During my deep dive into the design benchmarks of Desktop Transformation Accelerator for my last blog post about application delivery, I noticed that redundancy doesn’t seem to be a priority for some customers. In fact, even for large implementations with 2,000+ users, infrastructure components are not always implemented fault tolerant. Therefore I’m going to write several blog posts  dedicated to redundancy in virtual desktop environments. Within this first issue I’ll like to focus on the Desktop Delivery Layer.

Let’s take a look at what Accelerator tells us about the redundancy options chosen by customers.

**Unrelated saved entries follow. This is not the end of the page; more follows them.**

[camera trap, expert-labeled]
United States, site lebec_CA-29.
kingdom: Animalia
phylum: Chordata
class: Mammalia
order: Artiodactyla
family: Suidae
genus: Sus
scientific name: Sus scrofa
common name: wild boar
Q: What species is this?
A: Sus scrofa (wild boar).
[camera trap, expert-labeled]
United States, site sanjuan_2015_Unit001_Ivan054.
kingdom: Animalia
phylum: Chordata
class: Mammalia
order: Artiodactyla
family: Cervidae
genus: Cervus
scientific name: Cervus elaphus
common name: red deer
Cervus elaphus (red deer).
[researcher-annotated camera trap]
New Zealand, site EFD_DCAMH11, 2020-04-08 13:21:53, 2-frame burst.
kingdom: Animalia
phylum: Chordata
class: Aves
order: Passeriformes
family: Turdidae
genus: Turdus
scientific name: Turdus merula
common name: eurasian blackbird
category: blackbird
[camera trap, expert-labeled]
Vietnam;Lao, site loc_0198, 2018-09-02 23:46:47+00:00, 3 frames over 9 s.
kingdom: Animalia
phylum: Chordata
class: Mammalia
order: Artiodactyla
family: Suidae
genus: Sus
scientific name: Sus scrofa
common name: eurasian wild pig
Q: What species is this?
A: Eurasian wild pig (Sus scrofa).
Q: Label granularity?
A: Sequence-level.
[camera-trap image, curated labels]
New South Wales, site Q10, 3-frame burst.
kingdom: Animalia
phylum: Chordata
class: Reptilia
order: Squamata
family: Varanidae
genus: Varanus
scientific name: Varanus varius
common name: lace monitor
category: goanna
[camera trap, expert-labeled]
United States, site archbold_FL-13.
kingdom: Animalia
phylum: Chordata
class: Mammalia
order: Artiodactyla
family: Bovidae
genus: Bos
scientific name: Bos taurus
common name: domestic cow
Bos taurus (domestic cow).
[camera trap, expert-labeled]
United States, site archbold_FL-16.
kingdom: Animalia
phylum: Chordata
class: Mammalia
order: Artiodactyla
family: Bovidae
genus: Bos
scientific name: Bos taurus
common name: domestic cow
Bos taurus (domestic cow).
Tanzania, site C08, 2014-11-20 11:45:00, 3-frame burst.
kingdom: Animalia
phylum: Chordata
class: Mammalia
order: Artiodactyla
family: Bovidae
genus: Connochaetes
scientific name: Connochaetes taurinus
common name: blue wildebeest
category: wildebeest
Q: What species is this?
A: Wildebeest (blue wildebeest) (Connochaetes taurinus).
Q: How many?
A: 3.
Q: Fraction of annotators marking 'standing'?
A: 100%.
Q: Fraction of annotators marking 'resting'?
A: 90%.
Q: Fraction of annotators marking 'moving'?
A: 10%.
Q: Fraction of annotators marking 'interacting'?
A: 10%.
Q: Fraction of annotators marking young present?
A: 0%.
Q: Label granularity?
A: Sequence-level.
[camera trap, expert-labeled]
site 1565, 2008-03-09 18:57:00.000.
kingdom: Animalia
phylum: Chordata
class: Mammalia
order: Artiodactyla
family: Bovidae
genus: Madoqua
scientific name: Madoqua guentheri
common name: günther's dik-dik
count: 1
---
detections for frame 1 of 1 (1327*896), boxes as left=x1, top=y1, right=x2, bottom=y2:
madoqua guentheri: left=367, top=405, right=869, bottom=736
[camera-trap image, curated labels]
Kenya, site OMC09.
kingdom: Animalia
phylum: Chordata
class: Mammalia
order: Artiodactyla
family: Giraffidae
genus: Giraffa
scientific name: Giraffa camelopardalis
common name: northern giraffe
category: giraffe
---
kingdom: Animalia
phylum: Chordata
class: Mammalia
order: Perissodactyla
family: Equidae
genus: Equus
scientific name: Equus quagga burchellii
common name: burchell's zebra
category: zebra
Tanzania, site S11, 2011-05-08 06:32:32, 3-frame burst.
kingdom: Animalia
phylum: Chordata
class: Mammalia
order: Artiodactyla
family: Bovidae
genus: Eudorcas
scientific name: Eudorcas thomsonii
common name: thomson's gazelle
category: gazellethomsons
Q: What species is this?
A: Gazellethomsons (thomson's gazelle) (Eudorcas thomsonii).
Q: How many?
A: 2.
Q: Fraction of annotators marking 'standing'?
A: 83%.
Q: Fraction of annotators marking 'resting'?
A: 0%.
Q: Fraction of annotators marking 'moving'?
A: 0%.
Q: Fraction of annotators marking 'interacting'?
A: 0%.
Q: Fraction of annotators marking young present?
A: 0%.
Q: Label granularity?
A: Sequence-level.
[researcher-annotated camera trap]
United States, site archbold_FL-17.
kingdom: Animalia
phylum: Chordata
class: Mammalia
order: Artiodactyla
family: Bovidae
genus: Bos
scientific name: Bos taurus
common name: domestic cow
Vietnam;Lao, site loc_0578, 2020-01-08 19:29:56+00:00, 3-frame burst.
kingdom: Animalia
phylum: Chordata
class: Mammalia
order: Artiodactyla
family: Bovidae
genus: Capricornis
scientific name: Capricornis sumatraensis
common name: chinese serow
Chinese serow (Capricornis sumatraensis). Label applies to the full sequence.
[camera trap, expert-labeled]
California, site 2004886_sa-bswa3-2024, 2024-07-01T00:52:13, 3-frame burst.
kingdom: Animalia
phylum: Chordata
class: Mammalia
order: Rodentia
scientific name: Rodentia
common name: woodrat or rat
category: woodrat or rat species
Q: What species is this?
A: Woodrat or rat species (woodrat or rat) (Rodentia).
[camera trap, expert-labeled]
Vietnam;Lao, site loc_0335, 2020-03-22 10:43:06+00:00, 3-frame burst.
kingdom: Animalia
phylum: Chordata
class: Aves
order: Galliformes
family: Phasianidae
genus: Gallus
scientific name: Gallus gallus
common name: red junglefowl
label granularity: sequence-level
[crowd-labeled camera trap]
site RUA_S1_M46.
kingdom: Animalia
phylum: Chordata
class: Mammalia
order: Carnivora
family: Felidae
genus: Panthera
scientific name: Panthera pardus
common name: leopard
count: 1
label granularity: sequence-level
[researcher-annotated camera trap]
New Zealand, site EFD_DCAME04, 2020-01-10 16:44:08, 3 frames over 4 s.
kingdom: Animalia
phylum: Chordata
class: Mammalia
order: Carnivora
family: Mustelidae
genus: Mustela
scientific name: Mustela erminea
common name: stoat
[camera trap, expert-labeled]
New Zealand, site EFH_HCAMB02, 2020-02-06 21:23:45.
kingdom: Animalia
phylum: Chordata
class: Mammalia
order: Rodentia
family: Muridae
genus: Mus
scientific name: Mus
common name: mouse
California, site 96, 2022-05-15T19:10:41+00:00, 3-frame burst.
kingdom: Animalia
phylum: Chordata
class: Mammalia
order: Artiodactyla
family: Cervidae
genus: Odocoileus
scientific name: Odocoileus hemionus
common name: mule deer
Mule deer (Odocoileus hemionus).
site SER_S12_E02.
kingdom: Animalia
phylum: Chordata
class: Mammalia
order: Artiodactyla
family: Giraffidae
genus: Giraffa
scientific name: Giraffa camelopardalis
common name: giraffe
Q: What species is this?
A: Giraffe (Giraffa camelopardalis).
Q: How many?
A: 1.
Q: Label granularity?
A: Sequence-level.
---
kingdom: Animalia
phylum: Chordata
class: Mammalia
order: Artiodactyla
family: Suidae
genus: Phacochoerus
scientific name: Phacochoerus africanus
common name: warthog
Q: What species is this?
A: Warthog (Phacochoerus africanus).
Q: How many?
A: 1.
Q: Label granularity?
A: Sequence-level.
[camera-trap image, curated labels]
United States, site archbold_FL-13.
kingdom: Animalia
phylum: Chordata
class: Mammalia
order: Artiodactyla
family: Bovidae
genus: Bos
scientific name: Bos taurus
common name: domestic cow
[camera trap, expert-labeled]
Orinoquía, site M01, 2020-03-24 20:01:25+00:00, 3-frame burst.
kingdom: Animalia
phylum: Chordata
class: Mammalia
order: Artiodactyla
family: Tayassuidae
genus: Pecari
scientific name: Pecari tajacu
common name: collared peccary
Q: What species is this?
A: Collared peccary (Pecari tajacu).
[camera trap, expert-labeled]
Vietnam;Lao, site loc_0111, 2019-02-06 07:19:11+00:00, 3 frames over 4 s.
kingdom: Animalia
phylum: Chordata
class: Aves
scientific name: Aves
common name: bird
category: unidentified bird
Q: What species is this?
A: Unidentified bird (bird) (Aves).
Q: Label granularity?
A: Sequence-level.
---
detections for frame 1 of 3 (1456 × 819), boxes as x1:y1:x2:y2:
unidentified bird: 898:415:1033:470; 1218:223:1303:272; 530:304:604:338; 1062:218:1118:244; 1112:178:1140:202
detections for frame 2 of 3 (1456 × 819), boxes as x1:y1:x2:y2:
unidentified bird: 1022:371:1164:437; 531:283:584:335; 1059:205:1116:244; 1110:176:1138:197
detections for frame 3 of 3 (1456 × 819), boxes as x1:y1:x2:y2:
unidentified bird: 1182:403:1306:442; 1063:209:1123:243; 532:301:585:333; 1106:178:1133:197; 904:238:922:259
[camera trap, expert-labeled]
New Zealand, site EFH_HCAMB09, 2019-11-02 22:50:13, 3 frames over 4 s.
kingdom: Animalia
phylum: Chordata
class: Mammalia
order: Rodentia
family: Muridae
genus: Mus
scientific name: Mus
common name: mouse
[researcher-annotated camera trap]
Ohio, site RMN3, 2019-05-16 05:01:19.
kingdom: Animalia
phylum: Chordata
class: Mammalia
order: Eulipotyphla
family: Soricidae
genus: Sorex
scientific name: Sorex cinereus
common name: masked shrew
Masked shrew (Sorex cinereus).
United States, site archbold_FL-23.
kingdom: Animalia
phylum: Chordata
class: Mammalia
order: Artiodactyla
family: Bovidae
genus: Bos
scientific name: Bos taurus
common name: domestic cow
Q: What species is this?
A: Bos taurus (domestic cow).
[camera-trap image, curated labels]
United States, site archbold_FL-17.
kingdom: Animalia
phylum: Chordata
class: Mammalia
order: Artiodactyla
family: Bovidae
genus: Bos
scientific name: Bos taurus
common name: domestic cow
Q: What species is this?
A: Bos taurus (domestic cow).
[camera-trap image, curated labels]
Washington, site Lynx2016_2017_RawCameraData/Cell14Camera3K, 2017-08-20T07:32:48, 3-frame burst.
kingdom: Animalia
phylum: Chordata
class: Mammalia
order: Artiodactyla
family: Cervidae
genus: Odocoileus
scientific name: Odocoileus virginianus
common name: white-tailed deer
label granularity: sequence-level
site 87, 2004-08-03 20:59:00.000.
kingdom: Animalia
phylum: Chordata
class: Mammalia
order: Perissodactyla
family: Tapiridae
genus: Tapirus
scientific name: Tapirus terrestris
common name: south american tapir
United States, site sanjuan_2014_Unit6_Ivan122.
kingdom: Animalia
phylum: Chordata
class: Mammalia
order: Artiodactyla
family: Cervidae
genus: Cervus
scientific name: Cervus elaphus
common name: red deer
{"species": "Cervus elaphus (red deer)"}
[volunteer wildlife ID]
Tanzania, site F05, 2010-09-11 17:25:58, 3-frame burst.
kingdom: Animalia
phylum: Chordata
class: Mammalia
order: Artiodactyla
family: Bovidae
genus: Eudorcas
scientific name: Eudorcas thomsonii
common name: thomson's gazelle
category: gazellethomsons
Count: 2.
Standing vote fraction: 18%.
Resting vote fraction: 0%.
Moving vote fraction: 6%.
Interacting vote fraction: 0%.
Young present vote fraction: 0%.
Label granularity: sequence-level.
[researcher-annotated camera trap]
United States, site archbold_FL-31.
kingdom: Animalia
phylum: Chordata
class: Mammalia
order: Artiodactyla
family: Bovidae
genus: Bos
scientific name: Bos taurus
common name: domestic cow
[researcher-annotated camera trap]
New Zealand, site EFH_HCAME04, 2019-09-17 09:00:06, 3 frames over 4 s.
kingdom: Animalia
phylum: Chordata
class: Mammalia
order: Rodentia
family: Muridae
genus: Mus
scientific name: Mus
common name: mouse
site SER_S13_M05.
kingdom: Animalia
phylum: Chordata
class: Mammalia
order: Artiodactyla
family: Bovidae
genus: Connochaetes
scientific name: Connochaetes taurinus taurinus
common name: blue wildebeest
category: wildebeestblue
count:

Chart 1 – Number of desktop delivery controllers (XenDesktop Brokers) per site, by % of projects

In 17% of Accelerator projects, only one desktop delivery controller is implemented.

Why is this bad?

If there is an outage of this system, users will not be able to connect or re-connect to any virtual desktop (existing sessions are not affected). One could argue that there is a workaround to ensure fault tolerance even with a single controller, by activating the HA-mode of the virtual desktop agent as described within the following eDocs article. But this has two major downsides:

  • It works only with dedicated desktops, where the mapping between the user and the Virtual Desktop Agent is known
  • Users need to be provided with a custom ICA file, which is used when the controller is down. This procedure is not very intuitive and managing hundreds of ICA files is a maintenance nightmare.

Therefore, the best practice is to implement a minimum of two controllers per XenDesktop site, regardless of the size of the environment.

The second item related to this matter, which I’d like to discuss, is the redundancy of the Microsoft SQL Database.

Chart 2 – Level of fault tolerance for the SQL DB, by % of projects

In 33% of all Accelerator projects no fault tolerance has been implemented, and, in 15% of projects the fault tolerance is weak (VM-level HA).

What’s the problem here?

In XenDesktop, all information is stored on the database; controllers communicate only with the database and not with each other. A controller may be unplugged or turned off without this affecting other controllers in the site. This means, however, that the database forms a single point of failure. If the database server fails, existing connections to virtual desktops will continue to function until the user either logs off or disconnects from their virtual desktop; new connections cannot be established if the database server is unavailable.

Therefore, our best practice is to implement either SQL Clustering or SQL Mirroring, in order to ensure automatic failover and continuous service. While VM-level HA can be seen as a fault tolerance solution, one of its major downsides is that it only kicks in if the whole SQL server fails (i.e. Blue Screen) but not if “just” the SQL service fails. Furthermore, the SQL service is down until the automatic reboot of the SQL server has been completed. More information about this topic can be found here eDocs – XenDesktop HA Planning.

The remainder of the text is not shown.